The most annoying character is a writer who can't stop looking at the war through sensitive eyes. We have to endure his philosophical letters home, containing pearls of wisdom like this: "There are things men can do to each other that are sobering to the soul."
In fact, The Pacific is anything but "sobering." It's an unintentional laugh riot.
Who Is Clark Rockefeller?
Saturday, 8 pm (Lifetime)
This TV movie dramatizes the real-life story of a con man (Eric McCormack) who pretended to be a rich, well-educated Rockefeller, fooling high-society Boston and the millionaire businesswoman (Sherry Stringfield) he married. It's a fascinating tale, though if the real Clark Rockefeller talked with the same phony patrician accent as McCormack, I'm surprised he wasn't caught sooner.
Minute to Win It
Sunday, 6 pm (NBC)
In this new game show, contestants engage in minute-long competitions with everyday household items, hoping to win $1 million. For example, they must fan eggs across the floor using an empty pizza box, or strap an empty tissue container to their butts and try to shake ping-pong balls out of the hole by jumping and wiggling.
I think I'd require at least $2 million to do that last one on national TV.
The Celebrity Apprentice
Sunday, 8 pm (NBC)
Donald Trump finally gives disgraced Illinois governor Rod Blagojevich the reality show spotlight he's been craving. This horror show also includes Cyndi Lauper, Sharon Osbourne, Sinbad and a bunch of "celebrities" I've never heard of, all striving to be picked as Trump's business lackey for the first couple fiscal quarters of 2010.

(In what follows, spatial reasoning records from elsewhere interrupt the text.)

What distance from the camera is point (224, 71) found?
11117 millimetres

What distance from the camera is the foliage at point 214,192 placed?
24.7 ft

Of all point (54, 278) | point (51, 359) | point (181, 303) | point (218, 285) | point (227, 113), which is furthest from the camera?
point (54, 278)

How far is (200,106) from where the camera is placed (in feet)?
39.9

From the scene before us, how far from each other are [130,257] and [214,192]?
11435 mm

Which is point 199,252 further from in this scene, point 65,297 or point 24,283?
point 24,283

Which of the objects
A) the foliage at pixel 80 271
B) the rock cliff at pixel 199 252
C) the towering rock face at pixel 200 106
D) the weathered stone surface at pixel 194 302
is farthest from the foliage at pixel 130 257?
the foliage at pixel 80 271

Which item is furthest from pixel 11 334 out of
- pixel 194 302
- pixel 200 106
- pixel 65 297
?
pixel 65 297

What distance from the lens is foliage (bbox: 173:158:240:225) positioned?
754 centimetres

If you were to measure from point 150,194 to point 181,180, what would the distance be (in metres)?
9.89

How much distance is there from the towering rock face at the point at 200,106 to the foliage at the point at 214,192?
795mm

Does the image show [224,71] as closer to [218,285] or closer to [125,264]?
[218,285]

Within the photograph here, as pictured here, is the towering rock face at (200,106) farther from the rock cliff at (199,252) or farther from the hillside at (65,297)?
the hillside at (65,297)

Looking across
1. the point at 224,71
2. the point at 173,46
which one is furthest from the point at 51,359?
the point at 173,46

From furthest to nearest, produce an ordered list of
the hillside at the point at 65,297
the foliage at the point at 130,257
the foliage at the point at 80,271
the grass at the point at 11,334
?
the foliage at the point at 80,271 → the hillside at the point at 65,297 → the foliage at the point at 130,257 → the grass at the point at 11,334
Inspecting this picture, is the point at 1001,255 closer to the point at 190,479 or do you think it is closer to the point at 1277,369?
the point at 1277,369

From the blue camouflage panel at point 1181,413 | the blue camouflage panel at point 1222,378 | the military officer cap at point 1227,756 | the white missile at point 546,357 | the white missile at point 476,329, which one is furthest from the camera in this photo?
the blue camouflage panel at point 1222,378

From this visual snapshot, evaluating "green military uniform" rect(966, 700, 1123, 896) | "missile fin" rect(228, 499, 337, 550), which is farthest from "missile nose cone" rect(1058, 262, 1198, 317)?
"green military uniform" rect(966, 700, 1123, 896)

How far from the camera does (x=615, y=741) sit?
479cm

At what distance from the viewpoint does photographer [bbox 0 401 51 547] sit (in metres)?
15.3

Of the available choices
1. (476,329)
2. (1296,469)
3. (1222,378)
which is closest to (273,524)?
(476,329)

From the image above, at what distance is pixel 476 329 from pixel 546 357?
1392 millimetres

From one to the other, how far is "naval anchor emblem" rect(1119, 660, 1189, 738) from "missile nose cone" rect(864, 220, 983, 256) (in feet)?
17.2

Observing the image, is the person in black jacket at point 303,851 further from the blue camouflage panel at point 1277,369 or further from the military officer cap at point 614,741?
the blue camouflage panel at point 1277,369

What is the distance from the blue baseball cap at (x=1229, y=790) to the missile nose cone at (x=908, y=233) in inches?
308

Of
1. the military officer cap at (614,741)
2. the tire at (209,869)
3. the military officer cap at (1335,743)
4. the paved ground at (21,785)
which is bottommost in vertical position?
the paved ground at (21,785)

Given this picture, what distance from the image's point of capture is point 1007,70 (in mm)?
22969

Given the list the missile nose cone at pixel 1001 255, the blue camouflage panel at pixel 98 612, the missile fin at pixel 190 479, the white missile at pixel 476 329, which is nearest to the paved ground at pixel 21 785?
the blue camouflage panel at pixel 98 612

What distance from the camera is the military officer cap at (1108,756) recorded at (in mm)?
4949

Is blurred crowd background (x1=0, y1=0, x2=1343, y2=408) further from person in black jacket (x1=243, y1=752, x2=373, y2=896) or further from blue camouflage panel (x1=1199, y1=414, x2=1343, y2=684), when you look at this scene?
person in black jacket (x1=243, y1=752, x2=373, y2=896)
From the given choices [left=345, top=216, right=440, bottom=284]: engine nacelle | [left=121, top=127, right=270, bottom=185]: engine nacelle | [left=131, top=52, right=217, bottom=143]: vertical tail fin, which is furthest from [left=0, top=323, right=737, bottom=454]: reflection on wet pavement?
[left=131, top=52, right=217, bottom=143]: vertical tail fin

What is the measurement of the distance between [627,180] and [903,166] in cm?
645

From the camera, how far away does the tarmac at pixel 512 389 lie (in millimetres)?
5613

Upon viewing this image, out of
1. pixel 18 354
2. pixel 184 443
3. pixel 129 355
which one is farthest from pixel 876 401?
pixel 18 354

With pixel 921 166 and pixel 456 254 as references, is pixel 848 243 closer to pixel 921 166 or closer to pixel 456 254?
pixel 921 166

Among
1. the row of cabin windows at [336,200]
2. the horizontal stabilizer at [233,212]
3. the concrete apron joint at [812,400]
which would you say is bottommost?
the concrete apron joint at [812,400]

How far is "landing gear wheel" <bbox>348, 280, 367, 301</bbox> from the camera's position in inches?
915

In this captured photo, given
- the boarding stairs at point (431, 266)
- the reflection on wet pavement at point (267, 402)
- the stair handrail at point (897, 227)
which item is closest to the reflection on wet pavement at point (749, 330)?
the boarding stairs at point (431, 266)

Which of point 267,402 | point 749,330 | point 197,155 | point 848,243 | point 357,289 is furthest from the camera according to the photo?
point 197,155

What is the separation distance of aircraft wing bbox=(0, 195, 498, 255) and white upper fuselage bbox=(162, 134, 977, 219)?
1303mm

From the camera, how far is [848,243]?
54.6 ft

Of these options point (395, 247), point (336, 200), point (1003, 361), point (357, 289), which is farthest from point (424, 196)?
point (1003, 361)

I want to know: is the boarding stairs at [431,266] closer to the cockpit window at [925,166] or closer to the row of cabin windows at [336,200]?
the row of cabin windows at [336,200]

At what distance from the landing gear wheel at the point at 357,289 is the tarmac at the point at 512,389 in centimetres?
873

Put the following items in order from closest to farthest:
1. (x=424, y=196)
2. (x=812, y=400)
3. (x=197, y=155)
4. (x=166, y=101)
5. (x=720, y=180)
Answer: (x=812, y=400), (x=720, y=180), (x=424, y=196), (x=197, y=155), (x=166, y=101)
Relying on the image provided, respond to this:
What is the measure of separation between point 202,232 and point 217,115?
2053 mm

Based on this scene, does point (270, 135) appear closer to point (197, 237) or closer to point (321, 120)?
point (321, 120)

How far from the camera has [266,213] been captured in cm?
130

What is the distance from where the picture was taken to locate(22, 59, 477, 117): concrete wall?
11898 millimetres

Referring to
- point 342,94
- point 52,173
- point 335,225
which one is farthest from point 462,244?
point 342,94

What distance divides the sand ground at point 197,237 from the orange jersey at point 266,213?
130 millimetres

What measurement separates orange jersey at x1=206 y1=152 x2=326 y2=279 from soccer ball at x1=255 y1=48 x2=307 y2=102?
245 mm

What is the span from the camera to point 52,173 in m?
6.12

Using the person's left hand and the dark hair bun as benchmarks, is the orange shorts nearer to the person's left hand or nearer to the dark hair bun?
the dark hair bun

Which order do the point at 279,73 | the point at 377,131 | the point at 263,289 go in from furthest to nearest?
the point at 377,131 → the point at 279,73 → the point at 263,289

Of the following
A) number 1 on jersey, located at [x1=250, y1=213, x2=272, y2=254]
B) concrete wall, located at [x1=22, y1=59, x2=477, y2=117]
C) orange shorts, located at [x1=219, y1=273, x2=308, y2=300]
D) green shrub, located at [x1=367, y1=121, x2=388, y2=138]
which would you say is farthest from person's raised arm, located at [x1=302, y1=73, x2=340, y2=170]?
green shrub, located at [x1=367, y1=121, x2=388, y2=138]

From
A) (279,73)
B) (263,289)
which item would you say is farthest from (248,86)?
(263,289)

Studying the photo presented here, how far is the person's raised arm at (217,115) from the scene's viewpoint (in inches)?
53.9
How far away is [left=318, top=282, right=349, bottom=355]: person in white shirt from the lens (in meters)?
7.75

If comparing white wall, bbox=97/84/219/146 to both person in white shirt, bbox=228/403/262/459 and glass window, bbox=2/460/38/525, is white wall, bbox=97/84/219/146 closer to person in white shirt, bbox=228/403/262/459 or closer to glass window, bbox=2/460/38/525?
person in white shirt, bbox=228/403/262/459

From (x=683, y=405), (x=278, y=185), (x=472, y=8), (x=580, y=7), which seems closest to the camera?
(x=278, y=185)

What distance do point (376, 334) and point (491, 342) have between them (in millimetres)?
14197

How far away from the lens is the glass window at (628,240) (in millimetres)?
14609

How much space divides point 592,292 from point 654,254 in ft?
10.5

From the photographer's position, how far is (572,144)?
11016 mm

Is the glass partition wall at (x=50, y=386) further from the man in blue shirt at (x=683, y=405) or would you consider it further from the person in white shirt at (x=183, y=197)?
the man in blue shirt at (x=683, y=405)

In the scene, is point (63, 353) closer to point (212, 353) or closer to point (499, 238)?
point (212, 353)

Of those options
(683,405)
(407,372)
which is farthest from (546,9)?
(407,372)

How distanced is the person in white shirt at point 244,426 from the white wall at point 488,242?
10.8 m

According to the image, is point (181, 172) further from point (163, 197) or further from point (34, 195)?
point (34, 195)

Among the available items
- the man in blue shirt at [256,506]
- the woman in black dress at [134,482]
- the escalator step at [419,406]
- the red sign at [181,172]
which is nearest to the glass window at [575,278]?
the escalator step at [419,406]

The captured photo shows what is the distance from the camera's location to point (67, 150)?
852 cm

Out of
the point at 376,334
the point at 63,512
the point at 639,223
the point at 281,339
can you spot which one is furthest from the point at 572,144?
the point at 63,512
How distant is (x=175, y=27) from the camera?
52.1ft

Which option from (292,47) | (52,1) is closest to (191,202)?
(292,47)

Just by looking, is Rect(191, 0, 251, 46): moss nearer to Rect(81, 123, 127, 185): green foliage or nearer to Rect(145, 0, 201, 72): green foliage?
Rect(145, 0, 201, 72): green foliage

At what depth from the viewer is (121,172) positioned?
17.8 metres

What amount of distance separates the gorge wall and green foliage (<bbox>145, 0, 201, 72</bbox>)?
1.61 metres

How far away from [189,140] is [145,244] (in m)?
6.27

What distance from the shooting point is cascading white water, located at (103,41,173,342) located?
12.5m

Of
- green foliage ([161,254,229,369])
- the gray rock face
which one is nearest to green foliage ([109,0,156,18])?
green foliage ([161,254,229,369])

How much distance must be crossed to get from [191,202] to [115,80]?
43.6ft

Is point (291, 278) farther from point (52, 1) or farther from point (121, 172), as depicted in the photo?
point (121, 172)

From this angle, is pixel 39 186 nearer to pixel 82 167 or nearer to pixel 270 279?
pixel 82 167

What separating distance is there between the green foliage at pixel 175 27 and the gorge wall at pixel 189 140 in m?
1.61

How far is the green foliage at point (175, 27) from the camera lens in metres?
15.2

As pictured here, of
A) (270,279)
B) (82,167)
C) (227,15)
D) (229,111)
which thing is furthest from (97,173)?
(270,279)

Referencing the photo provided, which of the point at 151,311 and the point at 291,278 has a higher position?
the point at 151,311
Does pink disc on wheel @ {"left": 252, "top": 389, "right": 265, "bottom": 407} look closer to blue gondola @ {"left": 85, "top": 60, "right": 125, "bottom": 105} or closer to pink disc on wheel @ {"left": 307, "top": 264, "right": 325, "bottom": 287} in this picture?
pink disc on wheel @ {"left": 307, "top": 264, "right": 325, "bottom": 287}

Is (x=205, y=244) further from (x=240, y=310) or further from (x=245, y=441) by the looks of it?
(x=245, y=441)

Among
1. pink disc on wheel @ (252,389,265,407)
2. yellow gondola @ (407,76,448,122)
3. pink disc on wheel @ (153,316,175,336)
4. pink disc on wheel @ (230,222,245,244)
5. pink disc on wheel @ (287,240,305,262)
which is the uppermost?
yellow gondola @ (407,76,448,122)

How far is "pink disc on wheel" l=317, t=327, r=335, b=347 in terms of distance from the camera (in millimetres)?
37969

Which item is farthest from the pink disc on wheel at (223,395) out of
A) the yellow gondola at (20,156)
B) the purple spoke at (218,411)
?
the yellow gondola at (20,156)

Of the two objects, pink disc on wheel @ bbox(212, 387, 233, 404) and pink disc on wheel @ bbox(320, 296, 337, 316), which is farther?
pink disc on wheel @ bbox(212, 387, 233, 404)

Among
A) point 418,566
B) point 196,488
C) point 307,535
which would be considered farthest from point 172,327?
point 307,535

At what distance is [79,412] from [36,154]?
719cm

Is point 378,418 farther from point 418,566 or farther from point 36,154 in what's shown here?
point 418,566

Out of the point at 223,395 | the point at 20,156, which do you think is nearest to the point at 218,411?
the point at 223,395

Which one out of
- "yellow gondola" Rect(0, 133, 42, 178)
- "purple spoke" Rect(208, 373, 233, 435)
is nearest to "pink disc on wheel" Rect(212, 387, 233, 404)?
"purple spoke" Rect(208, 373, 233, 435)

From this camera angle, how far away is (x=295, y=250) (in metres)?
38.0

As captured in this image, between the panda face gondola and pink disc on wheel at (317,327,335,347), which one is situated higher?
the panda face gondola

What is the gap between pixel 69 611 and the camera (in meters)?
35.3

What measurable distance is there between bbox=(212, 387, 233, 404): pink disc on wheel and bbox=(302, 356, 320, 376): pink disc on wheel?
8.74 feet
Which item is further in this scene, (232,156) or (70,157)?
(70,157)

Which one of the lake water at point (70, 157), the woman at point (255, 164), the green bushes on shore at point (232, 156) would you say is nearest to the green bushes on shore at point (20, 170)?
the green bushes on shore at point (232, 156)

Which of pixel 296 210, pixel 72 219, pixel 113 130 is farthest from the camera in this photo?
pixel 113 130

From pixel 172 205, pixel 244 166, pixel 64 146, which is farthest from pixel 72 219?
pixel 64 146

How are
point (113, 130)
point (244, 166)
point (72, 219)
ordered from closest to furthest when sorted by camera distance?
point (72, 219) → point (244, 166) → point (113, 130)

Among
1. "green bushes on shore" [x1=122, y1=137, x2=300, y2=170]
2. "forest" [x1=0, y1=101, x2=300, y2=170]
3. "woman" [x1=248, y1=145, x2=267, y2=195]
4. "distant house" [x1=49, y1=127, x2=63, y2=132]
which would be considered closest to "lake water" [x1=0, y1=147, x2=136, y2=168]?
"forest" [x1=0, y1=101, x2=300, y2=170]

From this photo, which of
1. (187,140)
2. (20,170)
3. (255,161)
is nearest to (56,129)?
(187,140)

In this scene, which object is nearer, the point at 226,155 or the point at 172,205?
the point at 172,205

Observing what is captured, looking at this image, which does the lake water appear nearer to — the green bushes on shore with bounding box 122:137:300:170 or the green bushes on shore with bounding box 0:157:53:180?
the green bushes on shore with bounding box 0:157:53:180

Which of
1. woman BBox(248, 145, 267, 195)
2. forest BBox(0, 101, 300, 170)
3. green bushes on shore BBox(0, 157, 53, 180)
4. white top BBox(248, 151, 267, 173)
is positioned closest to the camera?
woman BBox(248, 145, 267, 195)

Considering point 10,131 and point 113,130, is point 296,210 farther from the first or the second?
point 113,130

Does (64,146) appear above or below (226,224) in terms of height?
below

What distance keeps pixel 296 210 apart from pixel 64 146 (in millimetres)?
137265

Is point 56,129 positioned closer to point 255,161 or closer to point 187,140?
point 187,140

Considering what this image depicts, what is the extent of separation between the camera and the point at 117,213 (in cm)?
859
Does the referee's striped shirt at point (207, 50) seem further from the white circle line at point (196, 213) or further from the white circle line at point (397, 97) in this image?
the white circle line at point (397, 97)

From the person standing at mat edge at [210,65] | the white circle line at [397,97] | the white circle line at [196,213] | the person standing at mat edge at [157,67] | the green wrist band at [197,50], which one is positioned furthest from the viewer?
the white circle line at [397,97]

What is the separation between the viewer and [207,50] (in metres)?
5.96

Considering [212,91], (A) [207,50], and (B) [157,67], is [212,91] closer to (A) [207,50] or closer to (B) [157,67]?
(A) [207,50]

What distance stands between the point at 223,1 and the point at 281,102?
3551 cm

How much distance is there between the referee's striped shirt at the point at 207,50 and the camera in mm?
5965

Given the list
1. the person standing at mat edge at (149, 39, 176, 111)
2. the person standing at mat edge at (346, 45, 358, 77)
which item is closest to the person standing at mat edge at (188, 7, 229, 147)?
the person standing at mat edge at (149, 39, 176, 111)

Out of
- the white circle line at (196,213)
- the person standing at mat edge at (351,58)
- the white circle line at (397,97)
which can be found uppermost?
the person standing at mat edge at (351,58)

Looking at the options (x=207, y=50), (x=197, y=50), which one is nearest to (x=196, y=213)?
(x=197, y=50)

I'm baffled by Lauper's presence. The appealing bohemian singer once told us that Girls Just Want to Have Fun. Does she really believe that hanging out with Trump and Blagojevich will achieve this goal?
Sons of Tucson
Sunday, 8:30 pm (Fox)
Fox's new sitcom stars Tyler Labine as a loser who agrees to pose as the dad for three young children trying to avoid foster care. Labine has stolen Jack Black's entire act: the smooth-talking slacker/con artist who's pathetic despite his supremely self-confident line of patter. (He's even stolen Black's stocky body type, for God's sake.) The series is loud and obnoxious, the child actors are awful, and the script strains for shock value. Jokes about Hurricane Katrina deaths and a racist, sexually perverted granny - anybody laughing yet?
First Love, Second Chance
Wednesday, 9 pm (TV Land)
For years, I've derided dating series in which callow young people fall for good-looking strangers while the cameras roll. Many of these love-starved airheads are willing to marry the stranger on the spot, making them seem less romantic than disturbed.
I guess First Love, Second Chance is the dating series I've been waiting for. Mature, graying people reconnect with their first loves a couple decades later and realistically assess their chances for rekindling the spark. I know I should be thrilled, but it turns out that caution and circumspection aren't terribly exciting in the context of TV dating.
For example, a 46-year-old American woman meets the Australian exchange student now balding and living in Sydney with whom she had a forbidden affair as a teenager. They're still crazy about each other but are all too aware of the obstacles. "How would the logistics of this work out long term?" she wonders. "We still live worlds apart, and we also have minor children. That's something you have to think seriously about."
Enough for seriously and boringly - thinking about things. Bring back the love-starved airheads, please!